__Assigned task 1__:
In the passage on solar technology, what largely swayed the argument in favor of TOPCon at the time?
__Assigned task 2__:
Print the passage on solar technology from "Interestingly, this period" up to and including "lower cost model.".

__Selected text__:
▼▼▼
As Sanyo exited the sector and certain patents owned by the company expired, companies in Taiwan and China took their first steps at moving into the heterojunction space.
Interestingly, this period (circa. ten years ago) overlapped with the demise of global efforts to commercialize amorphous silicon (a-Si) based thin-film PV, with significant investments in China (from the likes of Hanergy and Gold Stone) having been stimulated by government initiatives at the time aimed at onshoring expertise in certain strategic technologies.
While the move to ‘retrofit’ shuttered a-Si fabs (often including deposition equipment from Applied Materials, Oerlikon and ULVAC) to crystalline silicon (c-Si) heterojunction cell lines was not confined to Asia (notable players also being Hevel and 3Sun), it was clear that Chinese companies (including the major tool suppliers to the sector by then) were positioning themselves in an attempt to replicate Sanyo’s technology with a lower cost model.
Pivotal decision point in 2020 goes in favour of TOPCon
With the PV industry having made its transition from p-type multi to p-type mono PERC in 2020, the search was on for the ‘next’ technology upgrade within the sector.
Returning to the three main technology options of the time (n-PERT/TOPCon, heterojunction and back-contact) that could be chosen when moving from p-type to n-type, efforts began apace in China, focusing largely on TOPCon or heterojunction as the preferred candidates.
Most of the leading Chinese cell producers evaluated closely the pros and cons of TOPCon and heterojunction, with all the main players choosing TOPCon. The argumentation at the time was largely swayed by the seamless transition from PERC to TOPCon, tool availability in China and perceived lower capex.
▲▲▲
__Records__:
▼▼▼
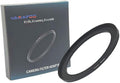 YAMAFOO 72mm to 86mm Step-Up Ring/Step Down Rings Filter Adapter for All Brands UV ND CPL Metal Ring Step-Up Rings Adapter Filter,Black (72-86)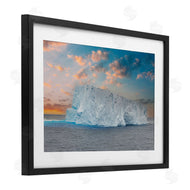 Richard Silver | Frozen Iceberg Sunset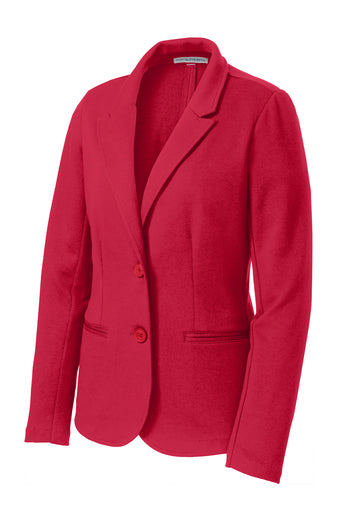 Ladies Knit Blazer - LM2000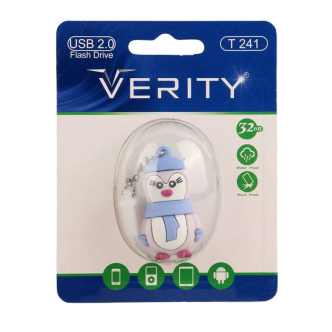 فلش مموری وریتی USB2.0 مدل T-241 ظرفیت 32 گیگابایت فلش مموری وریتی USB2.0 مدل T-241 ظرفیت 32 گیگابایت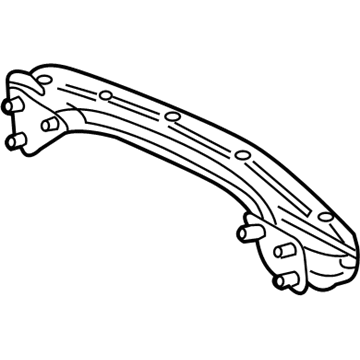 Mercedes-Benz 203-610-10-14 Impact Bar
▲▲▲
__Written response 1__:
The seamless transition from PERC to TOPCon, tool availability in China, and perceived lower capex.

__Written response 2__:
Interestingly, this period (circa. ten years ago) overlapped with the demise of global efforts to commercialize amorphous silicon (a-Si) based thin-film PV, with significant investments in China (from the likes of Hanergy and Gold Stone) having been stimulated by government initiatives at the time aimed at onshoring expertise in certain strategic technologies.
While the move to ‘retrofit’ shuttered a-Si fabs (often including deposition equipment from Applied Materials, Oerlikon and ULVAC) to crystalline silicon (c-Si) heterojunction cell lines was not confined to Asia (notable players also being Hevel and 3Sun), it was clear that Chinese companies (including the major tool suppliers to the sector by then) were positioning themselves in an attempt to replicate Sanyo’s technology with a lower cost model.